GUNDAM

Selfish Boy


「あっ……う……とりゃっ!」


ピコピコとゲーム音が小うるさく、やってる本人も小うるさくブツブツ呟いている。

私はオルガから借りた本から少しだけ顔を上げ、ため息をついた。これじゃあ小説に集中できない。


「っ……あっ……あ゛ーー!!」

「クロトうるさい。もうちょっと静かにしてよ」

「こっちは忙しいって!この……!とりゃっ……!」

「………」


ダメだこりゃ。何言っても聞かない感じだ。

というかいつもは黙ってゲームしてんのに2人きりになると声が出てくるのなんで?嫌がらせですか?


「もういい。部屋に行くから」


ちゃんとしおりを挟んで、私は部屋を後にしようとした。

……ら、ソファーに寝転がってたクロトに服の裾を掴まれた。


「………何」

「かまってよ」


…………?

ゲーム機からちらつかせる顔は不機嫌そうだ。でもなんでだ?意味が分かんない。


「なんで何もしてくんないんだよ!ずっとオルガの本ばっかりでさ!たまには僕にかまってよ!」

「はあ?嫌だよ。私本読みたいもん」


至極当たり前だと言うように、私の口から言葉が出てきた。なんで、わざわざクロトの相手しないとイケナイの。こいつもそんなに子供じゃないんだし。

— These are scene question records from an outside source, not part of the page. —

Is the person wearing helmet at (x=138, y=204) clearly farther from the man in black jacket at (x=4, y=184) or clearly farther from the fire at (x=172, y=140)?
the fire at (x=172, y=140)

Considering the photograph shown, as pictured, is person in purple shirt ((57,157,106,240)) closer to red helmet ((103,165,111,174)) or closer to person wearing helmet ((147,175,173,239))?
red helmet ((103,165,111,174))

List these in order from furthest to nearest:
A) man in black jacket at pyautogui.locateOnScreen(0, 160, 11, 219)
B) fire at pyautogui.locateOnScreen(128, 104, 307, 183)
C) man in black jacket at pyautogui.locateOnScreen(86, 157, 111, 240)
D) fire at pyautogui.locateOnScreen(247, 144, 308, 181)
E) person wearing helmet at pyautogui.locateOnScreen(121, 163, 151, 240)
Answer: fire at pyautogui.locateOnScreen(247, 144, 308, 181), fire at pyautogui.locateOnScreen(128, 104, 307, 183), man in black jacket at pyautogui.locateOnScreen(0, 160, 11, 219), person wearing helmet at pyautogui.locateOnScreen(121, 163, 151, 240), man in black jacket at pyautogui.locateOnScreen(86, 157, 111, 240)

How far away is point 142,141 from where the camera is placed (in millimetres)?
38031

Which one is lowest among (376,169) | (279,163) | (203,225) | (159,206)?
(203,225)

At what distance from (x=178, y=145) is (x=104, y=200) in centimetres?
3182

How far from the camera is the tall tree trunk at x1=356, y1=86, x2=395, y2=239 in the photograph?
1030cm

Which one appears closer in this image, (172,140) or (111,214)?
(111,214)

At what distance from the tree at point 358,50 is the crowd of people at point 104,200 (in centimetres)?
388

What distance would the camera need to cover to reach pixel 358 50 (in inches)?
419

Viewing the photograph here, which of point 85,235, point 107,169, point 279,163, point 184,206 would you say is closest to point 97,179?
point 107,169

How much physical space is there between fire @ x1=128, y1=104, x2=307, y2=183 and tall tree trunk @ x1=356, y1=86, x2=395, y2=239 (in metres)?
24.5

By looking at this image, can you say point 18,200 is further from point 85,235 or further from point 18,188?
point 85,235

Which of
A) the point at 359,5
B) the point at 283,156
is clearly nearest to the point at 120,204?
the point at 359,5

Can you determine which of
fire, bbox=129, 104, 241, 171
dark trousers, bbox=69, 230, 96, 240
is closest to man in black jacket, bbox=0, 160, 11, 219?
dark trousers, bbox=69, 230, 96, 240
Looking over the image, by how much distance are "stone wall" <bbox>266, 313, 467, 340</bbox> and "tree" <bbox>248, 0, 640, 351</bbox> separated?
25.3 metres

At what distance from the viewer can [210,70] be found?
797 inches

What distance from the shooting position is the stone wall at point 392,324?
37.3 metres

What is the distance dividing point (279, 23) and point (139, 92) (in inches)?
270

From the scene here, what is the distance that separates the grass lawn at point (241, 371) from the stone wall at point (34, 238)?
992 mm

まあでも、私もまだ子供ということなのか、こいつに付き合って、反射的に私も子供らしく対応することが間違っていた。

私の返し方がまずったのか、クロトの顔はどんどん怒りを露わにしていった。


そしてあろうことか、このバカ意味のわからないことをほざくようになった。


「スイのばーか!アズラエルに言ってやる!」

「はあ!?かまってほしいならアンタだってゲーム止めればいいじゃない!」

「僕はゲームもするしスイに構ってももらいますーぅ!!」


意味がわからん。どんだけ自己中なの。


「…………はあ。」


私は深く深くため息をついた。

……正直偉いアズラエルさんに変な告げ口されるのはごめんだ。彼は曲がりにもアズラエル上司が高い金はたいて作った人工兵器。機嫌を損ねて首を切られるのもない話じゃない。

「声出すの止めて。あとゲームの音消してね」

私は仕方なく、彼の隣に座って、ふとももに彼の頭を乗せた。

とたん、さっきの不機嫌さが嘘みたいに彼の顔は晴れやかになった。

「りょーかーい」


柔らかい声が聞こえる。ちらりと顔を見るととてもほころんでいる。


………仕方のない奴。



「やっぱりスイはさあ、僕に対して冷たいと思うんだよね。全然こういうことしてくれないし」

「週イチだから十分でしょ」


「年頃のカップルが週イチしかイチャイチャしないのはおかしいですよ!? なんつってー」

いつの間にか彼はゲームを止めて、私の上でごろごろとじゃれている。うん、本当に猫みたいなじゃれ具合だ。


「ずっと一緒に居るんだからさ、もっと楽しいことしようよ」


じゃれながらも、しっかり私の目を見て言った彼の言葉に、……少しだけときめいてしまった。